Miller could not have imagined all this when he was a student at Wausau West and wasn’t sure exactly what he wanted to do, even after graduating in 2011. It wasn’t until he was studying at the University of Wisconsin-Madison that he started to look at the environment as a career. He would graduate from there with a degree in conservation biology in 2015.

After that, he worked as a water quality technician for the Wisconsin Department of Natural Resources, based in La Crosse. While doing that work he saw first-hand the impact that economic forces had on the environment.

As he’s gotten into his graduate studies, he’s been attracted to a concept called "payment for economic services." It’s a strategy that aims to use economic interests to help preserve the environment, by paying people and communities to make green choices and work to preserve the land, water and air.

This is complicated, difficult work. "You are valuing things in a way that don’t seem like you can quantify," Miller said.

But done right, he said, "it can be a win-win."

Miller chose to study in Laos because the country is at a stage in development that makes it ripe to delve into environmental economics.
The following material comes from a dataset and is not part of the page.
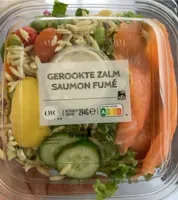 Salade Saumon Fume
Laos aims to become one of the key sources of electrical power for Southeast Asia, and Miller said that Chinese companies are heavily investing in massive hydropower projects.

In a blog that Miller is writing for the University of Maine, he describes the changes.

"Several massive dams, financed, constructed, and operated by Chinese enterprises, have asserted themselves on the Nam Ou River’s natural flow," he wrote. "If you wish to understand Laos’ geopolitical situation among its immediate neighbors, it only takes a short van ride through the north to get an idea."

Miller is working with Phouphet Kyophilavong, a professor and researcher at National University of Laos, to determine how payment for economic services can make a difference in Laos. Kyophilavong has written extensively on how economic development in Laos impacts the natural environment.

"I’m excited and grateful for the opportunity to connect with so many different perspectives," Miller said.

Miller had Hmong friends when he was growing up, and that’s another reason he asked to be placed in Laos.

"I had a lot Hmong friends playing soccer," he said. "And it was really a formative experience." Studying in Laos, he said, allows him to delve deeper into the culture he got to know as a child and teenager.

Miller is not alone in his year in Laos. Teresa Rock, his significant other of six years, is with him. Rock is also a Wausau native and graduate of Newman Catholic High School. She recently graduated from the University of Maine with a doctorate in physical therapy.

While Miller studies the intersection of the environment and economics, Rock is also learning about Laotian culture and searching for volunteer opportunities in the health care field.

Rock said she was "very proud and excited" to learn that Miller was awarded the Fulbright grant. "It’s been really neat to see someone find their passion," she said.